The problem
All records shown below should be given again, character for character.

[Stored data]

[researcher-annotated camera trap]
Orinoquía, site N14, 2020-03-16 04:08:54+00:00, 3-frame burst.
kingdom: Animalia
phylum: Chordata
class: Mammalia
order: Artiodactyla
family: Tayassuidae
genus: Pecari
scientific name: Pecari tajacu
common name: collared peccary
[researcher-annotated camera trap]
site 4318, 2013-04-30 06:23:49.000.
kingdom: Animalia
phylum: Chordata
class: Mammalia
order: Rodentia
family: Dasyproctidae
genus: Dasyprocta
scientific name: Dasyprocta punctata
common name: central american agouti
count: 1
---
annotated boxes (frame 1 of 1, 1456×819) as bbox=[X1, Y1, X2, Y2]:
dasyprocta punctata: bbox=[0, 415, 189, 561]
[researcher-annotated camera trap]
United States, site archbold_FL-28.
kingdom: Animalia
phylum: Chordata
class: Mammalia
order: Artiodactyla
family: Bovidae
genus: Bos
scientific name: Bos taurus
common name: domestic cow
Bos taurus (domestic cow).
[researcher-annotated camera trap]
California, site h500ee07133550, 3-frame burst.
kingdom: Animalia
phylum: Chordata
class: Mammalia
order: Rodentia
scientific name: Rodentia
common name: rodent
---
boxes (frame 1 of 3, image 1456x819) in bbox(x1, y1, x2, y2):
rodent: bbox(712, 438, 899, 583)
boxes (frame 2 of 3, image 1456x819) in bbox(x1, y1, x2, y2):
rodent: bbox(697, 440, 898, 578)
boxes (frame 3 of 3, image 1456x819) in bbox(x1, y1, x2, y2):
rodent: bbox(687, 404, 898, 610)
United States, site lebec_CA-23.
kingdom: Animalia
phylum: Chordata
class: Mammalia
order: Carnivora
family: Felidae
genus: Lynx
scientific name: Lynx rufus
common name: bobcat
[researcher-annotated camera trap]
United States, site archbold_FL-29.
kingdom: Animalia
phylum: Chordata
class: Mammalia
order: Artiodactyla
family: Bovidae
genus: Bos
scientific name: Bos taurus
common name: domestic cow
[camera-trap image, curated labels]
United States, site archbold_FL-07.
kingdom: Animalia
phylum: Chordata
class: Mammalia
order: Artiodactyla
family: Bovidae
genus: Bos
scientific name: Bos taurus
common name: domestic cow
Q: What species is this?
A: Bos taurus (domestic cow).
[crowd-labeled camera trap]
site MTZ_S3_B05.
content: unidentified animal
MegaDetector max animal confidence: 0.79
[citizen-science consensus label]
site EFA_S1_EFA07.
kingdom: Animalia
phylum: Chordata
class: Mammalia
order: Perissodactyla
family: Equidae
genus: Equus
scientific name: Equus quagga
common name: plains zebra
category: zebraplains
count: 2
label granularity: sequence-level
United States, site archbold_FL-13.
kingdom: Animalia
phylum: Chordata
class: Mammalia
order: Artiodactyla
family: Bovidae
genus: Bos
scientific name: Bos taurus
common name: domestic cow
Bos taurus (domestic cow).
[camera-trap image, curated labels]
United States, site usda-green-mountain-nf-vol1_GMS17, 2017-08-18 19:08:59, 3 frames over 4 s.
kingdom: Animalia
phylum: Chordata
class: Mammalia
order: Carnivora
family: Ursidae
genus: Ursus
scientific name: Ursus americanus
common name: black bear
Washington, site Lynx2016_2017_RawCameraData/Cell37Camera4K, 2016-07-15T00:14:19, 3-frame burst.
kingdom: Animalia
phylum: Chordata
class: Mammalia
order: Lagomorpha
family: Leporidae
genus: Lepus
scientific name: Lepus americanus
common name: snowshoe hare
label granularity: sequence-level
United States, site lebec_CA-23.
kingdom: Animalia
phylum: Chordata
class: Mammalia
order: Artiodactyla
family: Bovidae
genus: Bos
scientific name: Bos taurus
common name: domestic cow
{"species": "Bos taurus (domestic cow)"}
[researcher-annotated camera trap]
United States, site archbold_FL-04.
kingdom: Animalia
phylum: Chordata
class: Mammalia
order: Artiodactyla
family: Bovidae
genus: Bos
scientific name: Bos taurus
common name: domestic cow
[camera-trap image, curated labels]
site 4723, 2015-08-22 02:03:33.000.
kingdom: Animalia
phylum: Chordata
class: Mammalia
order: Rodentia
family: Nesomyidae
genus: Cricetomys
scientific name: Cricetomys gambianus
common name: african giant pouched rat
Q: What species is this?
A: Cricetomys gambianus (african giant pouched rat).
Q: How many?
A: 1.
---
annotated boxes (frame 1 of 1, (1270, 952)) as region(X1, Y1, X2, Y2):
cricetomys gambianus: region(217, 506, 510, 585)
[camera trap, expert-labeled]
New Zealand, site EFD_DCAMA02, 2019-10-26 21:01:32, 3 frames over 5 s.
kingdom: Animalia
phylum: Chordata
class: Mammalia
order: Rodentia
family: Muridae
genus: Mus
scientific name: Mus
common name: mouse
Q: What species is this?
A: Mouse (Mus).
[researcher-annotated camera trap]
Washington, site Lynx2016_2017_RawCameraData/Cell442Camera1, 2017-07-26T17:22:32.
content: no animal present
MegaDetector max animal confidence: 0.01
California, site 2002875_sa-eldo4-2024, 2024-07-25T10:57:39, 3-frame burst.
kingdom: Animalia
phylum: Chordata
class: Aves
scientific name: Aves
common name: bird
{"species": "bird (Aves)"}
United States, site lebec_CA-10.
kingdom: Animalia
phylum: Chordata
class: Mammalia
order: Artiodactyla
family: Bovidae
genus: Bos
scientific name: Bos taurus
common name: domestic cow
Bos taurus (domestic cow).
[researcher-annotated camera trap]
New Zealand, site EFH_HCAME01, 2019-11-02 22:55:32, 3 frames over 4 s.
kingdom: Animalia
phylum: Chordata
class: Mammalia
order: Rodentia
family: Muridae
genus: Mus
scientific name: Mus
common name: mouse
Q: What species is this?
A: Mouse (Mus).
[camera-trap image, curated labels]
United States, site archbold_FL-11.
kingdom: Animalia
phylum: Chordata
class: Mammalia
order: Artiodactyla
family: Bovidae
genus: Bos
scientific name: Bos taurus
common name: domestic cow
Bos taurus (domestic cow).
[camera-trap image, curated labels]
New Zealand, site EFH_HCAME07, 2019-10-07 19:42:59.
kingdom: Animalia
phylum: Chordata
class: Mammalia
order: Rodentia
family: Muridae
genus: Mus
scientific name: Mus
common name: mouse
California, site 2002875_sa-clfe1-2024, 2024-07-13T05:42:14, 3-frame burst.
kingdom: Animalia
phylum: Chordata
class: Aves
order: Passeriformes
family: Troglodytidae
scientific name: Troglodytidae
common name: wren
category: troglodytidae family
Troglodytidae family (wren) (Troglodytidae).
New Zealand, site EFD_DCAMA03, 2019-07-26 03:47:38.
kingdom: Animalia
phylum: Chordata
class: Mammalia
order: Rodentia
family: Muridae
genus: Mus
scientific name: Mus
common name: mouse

Exercise solution
[researcher-annotated camera trap]
Orinoquía, site N14, 2020-03-16 04:08:54+00:00, 3-frame burst.
kingdom: Animalia
phylum: Chordata
class: Mammalia
order: Artiodactyla
family: Tayassuidae
genus: Pecari
scientific name: Pecari tajacu
common name: collared peccary
[researcher-annotated camera trap]
site 4318, 2013-04-30 06:23:49.000.
kingdom: Animalia
phylum: Chordata
class: Mammalia
order: Rodentia
family: Dasyproctidae
genus: Dasyprocta
scientific name: Dasyprocta punctata
common name: central american agouti
count: 1
---
annotated boxes (frame 1 of 1, 1456×819) as bbox=[X1, Y1, X2, Y2]:
dasyprocta punctata: bbox=[0, 415, 189, 561]
[researcher-annotated camera trap]
United States, site archbold_FL-28.
kingdom: Animalia
phylum: Chordata
class: Mammalia
order: Artiodactyla
family: Bovidae
genus: Bos
scientific name: Bos taurus
common name: domestic cow
Bos taurus (domestic cow).
[researcher-annotated camera trap]
California, site h500ee07133550, 3-frame burst.
kingdom: Animalia
phylum: Chordata
class: Mammalia
order: Rodentia
scientific name: Rodentia
common name: rodent
---
boxes (frame 1 of 3, image 1456x819) in bbox(x1, y1, x2, y2):
rodent: bbox(712, 438, 899, 583)
boxes (frame 2 of 3, image 1456x819) in bbox(x1, y1, x2, y2):
rodent: bbox(697, 440, 898, 578)
boxes (frame 3 of 3, image 1456x819) in bbox(x1, y1, x2, y2):
rodent: bbox(687, 404, 898, 610)
United States, site lebec_CA-23.
kingdom: Animalia
phylum: Chordata
class: Mammalia
order: Carnivora
family: Felidae
genus: Lynx
scientific name: Lynx rufus
common name: bobcat
[researcher-annotated camera trap]
United States, site archbold_FL-29.
kingdom: Animalia
phylum: Chordata
class: Mammalia
order: Artiodactyla
family: Bovidae
genus: Bos
scientific name: Bos taurus
common name: domestic cow
[camera-trap image, curated labels]
United States, site archbold_FL-07.
kingdom: Animalia
phylum: Chordata
class: Mammalia
order: Artiodactyla
family: Bovidae
genus: Bos
scientific name: Bos taurus
common name: domestic cow
Q: What species is this?
A: Bos taurus (domestic cow).
[crowd-labeled camera trap]
site MTZ_S3_B05.
content: unidentified animal
MegaDetector max animal confidence: 0.79
[citizen-science consensus label]
site EFA_S1_EFA07.
kingdom: Animalia
phylum: Chordata
class: Mammalia
order: Perissodactyla
family: Equidae
genus: Equus
scientific name: Equus quagga
common name: plains zebra
category: zebraplains
count: 2
label granularity: sequence-level
United States, site archbold_FL-13.
kingdom: Animalia
phylum: Chordata
class: Mammalia
order: Artiodactyla
family: Bovidae
genus: Bos
scientific name: Bos taurus
common name: domestic cow
Bos taurus (domestic cow).
[camera-trap image, curated labels]
United States, site usda-green-mountain-nf-vol1_GMS17, 2017-08-18 19:08:59, 3 frames over 4 s.
kingdom: Animalia
phylum: Chordata
class: Mammalia
order: Carnivora
family: Ursidae
genus: Ursus
scientific name: Ursus americanus
common name: black bear
Washington, site Lynx2016_2017_RawCameraData/Cell37Camera4K, 2016-07-15T00:14:19, 3-frame burst.
kingdom: Animalia
phylum: Chordata
class: Mammalia
order: Lagomorpha
family: Leporidae
genus: Lepus
scientific name: Lepus americanus
common name: snowshoe hare
label granularity: sequence-level
United States, site lebec_CA-23.
kingdom: Animalia
phylum: Chordata
class: Mammalia
order: Artiodactyla
family: Bovidae
genus: Bos
scientific name: Bos taurus
common name: domestic cow
{"species": "Bos taurus (domestic cow)"}
[researcher-annotated camera trap]
United States, site archbold_FL-04.
kingdom: Animalia
phylum: Chordata
class: Mammalia
order: Artiodactyla
family: Bovidae
genus: Bos
scientific name: Bos taurus
common name: domestic cow
[camera-trap image, curated labels]
site 4723, 2015-08-22 02:03:33.000.
kingdom: Animalia
phylum: Chordata
class: Mammalia
order: Rodentia
family: Nesomyidae
genus: Cricetomys
scientific name: Cricetomys gambianus
common name: african giant pouched rat
Q: What species is this?
A: Cricetomys gambianus (african giant pouched rat).
Q: How many?
A: 1.
---
annotated boxes (frame 1 of 1, (1270, 952)) as region(X1, Y1, X2, Y2):
cricetomys gambianus: region(217, 506, 510, 585)
[camera trap, expert-labeled]
New Zealand, site EFD_DCAMA02, 2019-10-26 21:01:32, 3 frames over 5 s.
kingdom: Animalia
phylum: Chordata
class: Mammalia
order: Rodentia
family: Muridae
genus: Mus
scientific name: Mus
common name: mouse
Q: What species is this?
A: Mouse (Mus).
[researcher-annotated camera trap]
Washington, site Lynx2016_2017_RawCameraData/Cell442Camera1, 2017-07-26T17:22:32.
content: no animal present
MegaDetector max animal confidence: 0.01
California, site 2002875_sa-eldo4-2024, 2024-07-25T10:57:39, 3-frame burst.
kingdom: Animalia
phylum: Chordata
class: Aves
scientific name: Aves
common name: bird
{"species": "bird (Aves)"}
United States, site lebec_CA-10.
kingdom: Animalia
phylum: Chordata
class: Mammalia
order: Artiodactyla
family: Bovidae
genus: Bos
scientific name: Bos taurus
common name: domestic cow
Bos taurus (domestic cow).
[researcher-annotated camera trap]
New Zealand, site EFH_HCAME01, 2019-11-02 22:55:32, 3 frames over 4 s.
kingdom: Animalia
phylum: Chordata
class: Mammalia
order: Rodentia
family: Muridae
genus: Mus
scientific name: Mus
common name: mouse
Q: What species is this?
A: Mouse (Mus).
[camera-trap image, curated labels]
United States, site archbold_FL-11.
kingdom: Animalia
phylum: Chordata
class: Mammalia
order: Artiodactyla
family: Bovidae
genus: Bos
scientific name: Bos taurus
common name: domestic cow
Bos taurus (domestic cow).
[camera-trap image, curated labels]
New Zealand, site EFH_HCAME07, 2019-10-07 19:42:59.
kingdom: Animalia
phylum: Chordata
class: Mammalia
order: Rodentia
family: Muridae
genus: Mus
scientific name: Mus
common name: mouse
California, site 2002875_sa-clfe1-2024, 2024-07-13T05:42:14, 3-frame burst.
kingdom: Animalia
phylum: Chordata
class: Aves
order: Passeriformes
family: Troglodytidae
scientific name: Troglodytidae
common name: wren
category: troglodytidae family
Troglodytidae family (wren) (Troglodytidae).
New Zealand, site EFD_DCAMA03, 2019-07-26 03:47:38.
kingdom: Animalia
phylum: Chordata
class: Mammalia
order: Rodentia
family: Muridae
genus: Mus
scientific name: Mus
common name: mouse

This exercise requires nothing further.